Workman finished off his career by playing his final two seasons with the Milwaukee Bucks and Toronto Raptors. He had his best game as a Raptor when he posted team-highs of 19 points (4–8 FG, 10–12 FT), 8 assists and 7 rebounds in a 94–85 victory over the Minnesota Timberwolves on 3 March 1999. He also spent time playing for Hapoel Jerusalem in Israel, before calling an end to his basketball playing career.

==NBA career statistics==

===Regular season===

| Year | Team | GP | GS | MPG | FG% | 3P% | FT% | RPG | APG | SPG | BPG | PPG |
|---|---|---|---|---|---|---|---|---|---|---|---|---|
| 1989–90 | Atlanta | 6 | 0 | 2.7 | .667 | .000 | 1.000 | 0.5 | 0.3 | 0.5 | 0.0 | 1.0 |
| 1990–91 | Washington | 73 | 56 | 27.9 | .454 | .240 | .759 | 3.3 | 4.8 | 1.2 | 0.1 | 8.0 |
| 1993–94 | Indiana | 65 | 52 | 26.4 | .424 | .321 | .802 | 3.1 | 6.2 | 1.3 | 0.1 | 7.7 |
| 1994–95 | Indiana | 69 | 14 | 14.9 | .375 | .357 | .743 | 1.6 | 2.8 | 0.9 | 0.1 | 4.2 |
| 1995–96 | Indiana | 77 | 4 | 15.1 | .390 | .324 | .740 | 1.6 | 2.8 | 0.8 | 0.1 | 3.6 |
| 1996–97 | Indiana | 4 | 2 | 20.3 | .550 | .000 | .000 | 1.8 | 2.8 | 0.8 | 0.0 | 5.5 |
| 1998–99 | Milwaukee | 29 | 29 | 28.1 | .429 | .362 | .787 | 3.5 | 5.9 | 1.1 | 0.0 | 6.9 |
| 1999–00 | Milwaukee | 23 | 1 | 10.8 | .371 | .379 | .692 | 0.7 | 1.9 | 0.5 | 0.0 | 2.9 |
| 1999–00 | Toronto | 13 | 1 | 7.8 | .286 | .214 | .500 | 0.7 | 1.3 | 0.7 | 0.0 | 1.5 |
| Career |  | 359 | 159 | 20.1 | .419 | .323 | .764 | 2.3 | 3.9 | 1.0 | 0.1 | 5.5 |

===Playoffs===

| Year | Team | GP | GS | MPG | FG% | 3P% | FT% | RPG | APG | SPG | BPG | PPG |
|---|---|---|---|---|---|---|---|---|---|---|---|---|
| 1993–94 | Indiana | 16 | 15 | 31.9 | .344 | .286 | .842 | 3.2 | 7.0 | 1.8 | 0.1 | 8.0 |
| 1994–95 | Indiana | 17 | 0 | 16.2 | .358 | .111 | .844 | 1.6 | 2.6 | 0.6 | 0.0 | 4.5 |
| 1995–96 | Indiana | 5 | 0 | 10.6 | .438 | .600 | 1.000 | 0.6 | 0.4 | 0.4 | 0.0 | 3.8 |
| 1998–99 | Milwaukee | 3 | 0 | 17.7 | .364 | .000 | .833 | 1.0 | 2.3 | 1.0 | 0.0 | 4.3 |
| Career |  | 41 | 15 | 21.8 | .356 | .234 | .846 | 2.1 | 4.0 | 1.1 | 0.0 | 5.8 |

==Officiating==
While working out in Florida in the summer of 2001, he ran into NBA referee Bob Delaney, who asked him about trying to become a referee. There, he started refereeing local games and became involved with the Tampa Bay Pro-Am league. He started in California in 2002, working the pro-am leagues at Venice Beach and West Los Angeles out of his own pocket. Encouraged, he responded quickly by sending his resume when he heard the CBA was looking for new officials. He worked 15 games that CBA season and later worked the pre-draft camp in Chicago. In July 2003, he worked the NBA summer league in Boston. He moved up to refereeing NBDL games in 2004.

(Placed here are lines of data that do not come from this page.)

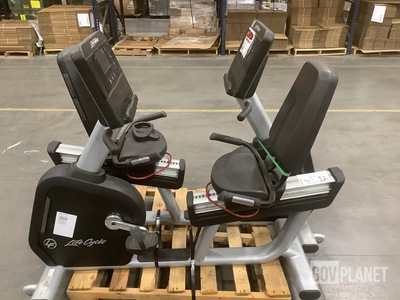 (2) Life Fitness Life Cycle Exercise Bikes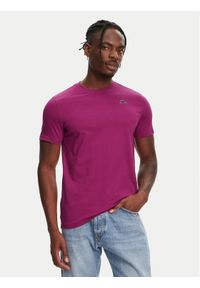 Robe di Kappa T-Shirt Luc 611187W Fioletowy Regular Fit. Kolor: fioletowy. Materiał: bawełna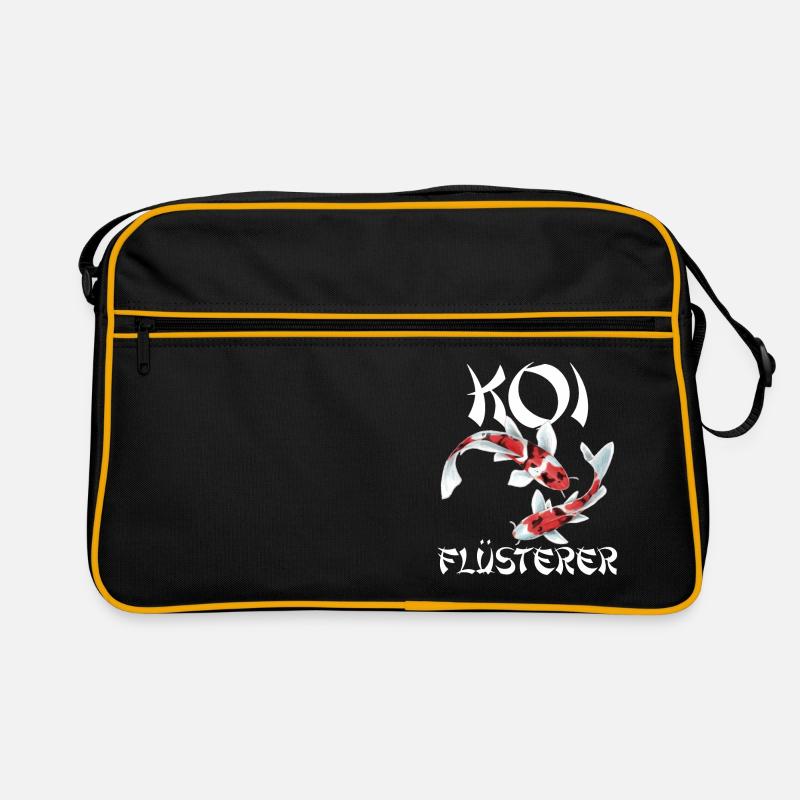 lustiges Koi Kois Koi Flüsterer Karpfen Geschenk - Retro Tasche - Schwarz/Gold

Workman was on the NBA referee roster in 2006–07 and 2007–08 as a preseason referee, while working both of those seasons as an NBA Development League official. He was one of three NBA referees hired for the 2008–2009 season. He is the fourth ex-NBA player to become an NBA referee, with Stanley Stutz, Bernie Fryer and Leon Wood coming before him.

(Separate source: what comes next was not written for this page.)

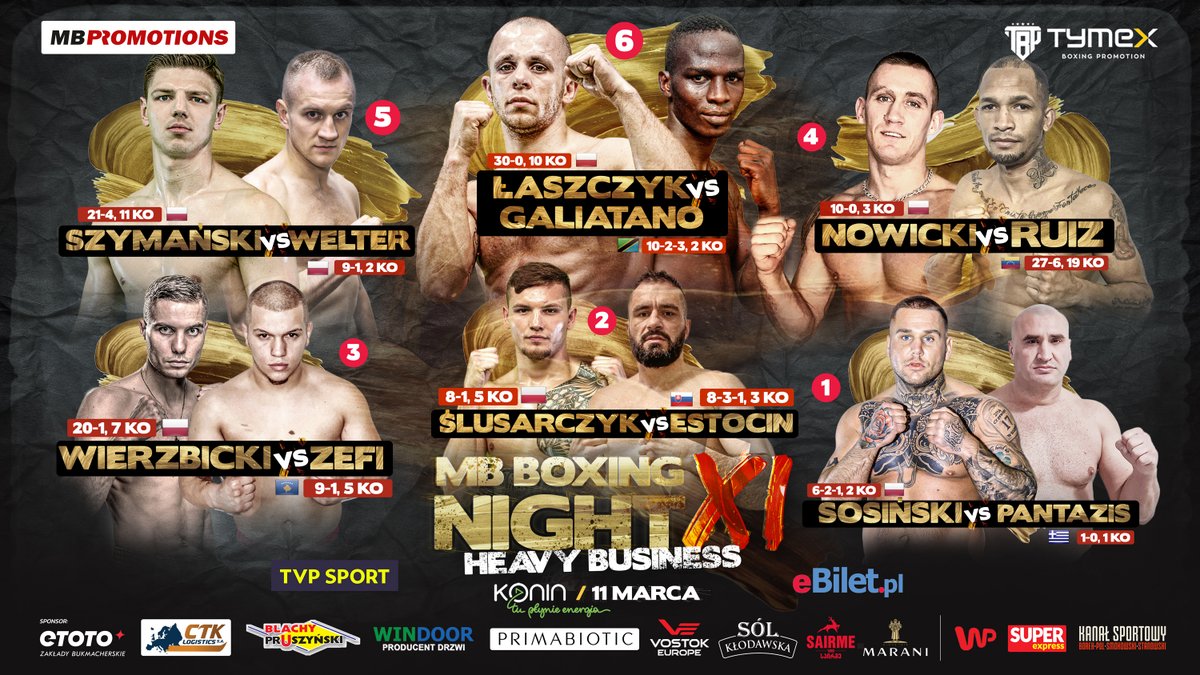 Aktualna karta walk gali <a href="/promotions_mb/">MB PROMOTIONS</a> w Koninie. Kontuzja Bodziocha, na dopełnienie trylogii zatem musimy poczekać. <a href="/SportSE_pl/">Super Express Sport</a>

Workman is working with the NBA league office to recruit other former NBA players and former college players to become referees.

==Personal life==
Workman lives in Tampa. His daughter Chasity played basketball for Oklahoma City University. His son Bryce currently plays for Jacksonville University.